Albert Einstein was wrong.
That’s the message from University of Oregon physicist Eric Corwin. Together with his brother Ivan, a mathematician at Columbia University, Corwin is setting out to demonstrate why Einstein’s model of diffusion, a theory describing the movement of particles, does not accurately predict how some particles behave in the real world. The three-year project is funded by a $1 million grant from the W.M. Keck Foundation.
“Telling people that Einstein was wrong about diffusion is the kind of thing that crackpots say. It’s like me telling you that mountain you see over there is not a mountain,” Corwin said. “But diffusion is a model, and we think it's probably got some limitations.”
Corwin said the model of diffusion is so widely accepted that it’s often seen as indistinguishable from the actual observable phenomenon, rather than a simplified theoretical model.
Even so, Corwin said Einstein’s model is beautiful in its simplicity. Created more than 100 years ago, it helped statistically describe seemingly random occurrences such as the motion of dust floating in the air or pollen on water and has been applied countless times to successfully model disparate systems.
But, Corwin said, it fails to predict the behavior of outlier particles, those that have moved the fastest and the farthest from their starting points, which Corwin calls “extreme diffusion.”
To explain the concept, Corwin describes a single bead of ink dropped into a glass of water, but without the usual forces acting upon it, such as water flow. Once suspended in liquid, the molecules in the ink will individually move at random, but statistically they will move in certain reproducible ways.
Einstein’s model predicts that every molecule is moving independently on its own merry way, taking its own “random walk.” As Corwin describes it, it’s as if every molecule were repeatedly flipping a coin to decide whether to move forward or backward.
By understanding one random walk, the theory goes, you can forecast the randomness occurring over and over again and predict how a huge number of molecules behave.
But molecules don’t behave completely independently, Corwin said. In the case of the ink drop, water has viscosity and when one water molecule moves, it drags the other molecules around it. If the molecules are moving together, they are correlated and the behavior of 10 of them should be different than the behavior of 1,000,000 of them.
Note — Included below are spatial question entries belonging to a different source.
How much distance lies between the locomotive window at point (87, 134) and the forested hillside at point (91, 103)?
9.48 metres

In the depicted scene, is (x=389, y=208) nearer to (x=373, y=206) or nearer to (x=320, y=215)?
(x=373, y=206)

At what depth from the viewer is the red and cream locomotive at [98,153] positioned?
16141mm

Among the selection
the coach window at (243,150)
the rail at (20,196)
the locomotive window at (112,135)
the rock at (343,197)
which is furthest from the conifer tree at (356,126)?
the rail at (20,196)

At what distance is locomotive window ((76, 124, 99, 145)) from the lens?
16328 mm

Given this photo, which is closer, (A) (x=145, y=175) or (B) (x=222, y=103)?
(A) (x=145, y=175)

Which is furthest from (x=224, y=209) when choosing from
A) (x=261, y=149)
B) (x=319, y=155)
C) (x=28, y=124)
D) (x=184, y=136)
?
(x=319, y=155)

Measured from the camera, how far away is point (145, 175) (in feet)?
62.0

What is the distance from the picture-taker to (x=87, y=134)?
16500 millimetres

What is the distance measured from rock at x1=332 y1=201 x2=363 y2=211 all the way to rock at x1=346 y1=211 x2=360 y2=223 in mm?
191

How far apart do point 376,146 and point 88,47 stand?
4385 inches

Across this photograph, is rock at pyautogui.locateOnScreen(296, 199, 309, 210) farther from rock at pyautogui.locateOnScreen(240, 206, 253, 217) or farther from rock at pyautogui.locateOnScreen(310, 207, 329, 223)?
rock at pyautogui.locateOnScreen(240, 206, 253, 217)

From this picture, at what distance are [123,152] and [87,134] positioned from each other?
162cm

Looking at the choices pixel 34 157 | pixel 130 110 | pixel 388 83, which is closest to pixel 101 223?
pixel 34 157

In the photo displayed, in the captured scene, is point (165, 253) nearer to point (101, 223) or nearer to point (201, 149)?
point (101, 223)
Corwin and his team hope to demonstrate, both experimentally and theoretically, that microscopic correlations can result in radically different behavior on the part of fast and far-moving outlier particles.
The initial idea for the project grew out of a series of conversations several years ago between Corwin and his brother about diffusion and disordered materials. That led to several research proposals being submitted and rejected by major funding agencies, followed by the successful submission to the W.M. Keck Foundation, a philanthropic entity with a reputation for taking chances on research that challenges existing paradigms.
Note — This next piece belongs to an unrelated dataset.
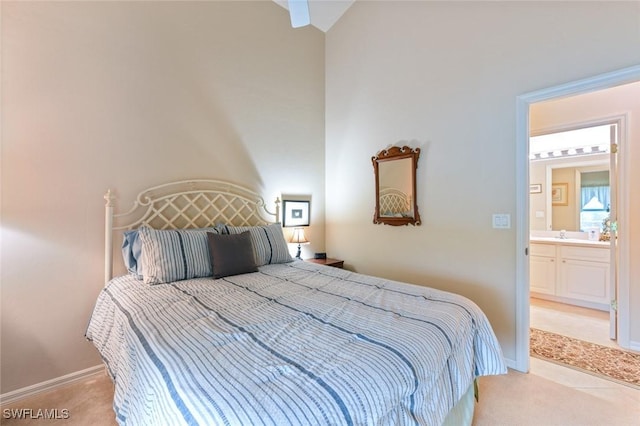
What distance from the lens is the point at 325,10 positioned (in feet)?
12.4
The research has three main goals. The first is to perform an experimental measurement of outliers in diffusion that will largely be carried out in Corwin’s lab. The team will conduct diffusion experiments in thin capillaries filled with fluid and either floating microspheres or fluorescent dyes, as well as in two- and three-dimensional systems of photons diffusing through a scattering medium. Additionally, they will conduct large-scale numerical computer simulations.
Corwin’s brother Ivan and his team at Columbia will be largely responsible for the second part of the project, developing a theoretical framework to predict how correlations influence the behavior of outliers. The final aim will be to synthesize the experimental results with the theoretical predictions. This “real world” version of diffusion will lead to a new “extreme diffusion coefficient” that promises to reveal previously unseen information about our environment.
Just as Einstein’s diffusion coefficient describes movement for the majority of particles, the Corwins’ extreme diffusion coefficient will describe the outlier behavior of diffusion. The team hopes these previously unseen and unknown phenomena will provide new knowledge that can be applied to everything from epidemiology to economics and could help answer questions such as how far and fast a virus can spread or how large an area of tissue to remove to effectively excise cancer cells.
“Our world is fueled by outliers,” Corwin said. “Information in signals is carried by the leading edge, pandemics are spread by the first infection to enter a region, extremes precipitate action. That’s true in physical and biological contexts, but also in a social and economic contexts. Having a better understanding of how these outliers move should allow us to better understand the world.”